◆ Description of the task: Write out only the lines running from the one that contains "The image at hand shows that which of" to the end of the material, both ends included.

■ ■ ■ ■ ■ ■ ■

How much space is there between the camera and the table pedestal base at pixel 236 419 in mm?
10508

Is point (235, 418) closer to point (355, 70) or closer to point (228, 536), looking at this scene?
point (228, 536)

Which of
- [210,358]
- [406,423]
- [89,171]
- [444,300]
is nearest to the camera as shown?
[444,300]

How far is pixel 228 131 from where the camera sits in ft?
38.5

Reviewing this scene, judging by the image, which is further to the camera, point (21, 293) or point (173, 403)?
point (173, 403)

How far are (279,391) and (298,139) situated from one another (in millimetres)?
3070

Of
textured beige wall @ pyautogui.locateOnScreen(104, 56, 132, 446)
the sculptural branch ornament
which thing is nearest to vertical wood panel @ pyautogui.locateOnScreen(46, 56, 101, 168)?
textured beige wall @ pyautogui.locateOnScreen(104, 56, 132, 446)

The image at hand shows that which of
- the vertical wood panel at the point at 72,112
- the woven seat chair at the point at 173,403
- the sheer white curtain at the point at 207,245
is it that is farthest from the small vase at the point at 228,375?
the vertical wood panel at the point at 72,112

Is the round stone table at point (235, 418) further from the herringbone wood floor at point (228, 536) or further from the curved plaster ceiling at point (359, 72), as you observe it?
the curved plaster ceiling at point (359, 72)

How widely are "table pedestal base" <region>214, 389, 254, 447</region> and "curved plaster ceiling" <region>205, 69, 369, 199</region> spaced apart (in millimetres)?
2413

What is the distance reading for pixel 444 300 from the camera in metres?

■ ■ ■ ■ ■ ■ ■

◆ Completed exercise:
The image at hand shows that which of
- the vertical wood panel at the point at 72,112
- the woven seat chair at the point at 173,403
- the sheer white curtain at the point at 207,245
is it that is farthest from the small vase at the point at 228,375?
the vertical wood panel at the point at 72,112

Is the round stone table at point (235, 418) further from the herringbone wood floor at point (228, 536) or further from the curved plaster ceiling at point (359, 72), as you observe it?
the curved plaster ceiling at point (359, 72)

How widely are "table pedestal base" <region>214, 389, 254, 447</region> and "curved plaster ceiling" <region>205, 69, 369, 199</region> spaced apart (in millimetres)?
2413

What is the distance reading for pixel 444 300 from the camera in metres?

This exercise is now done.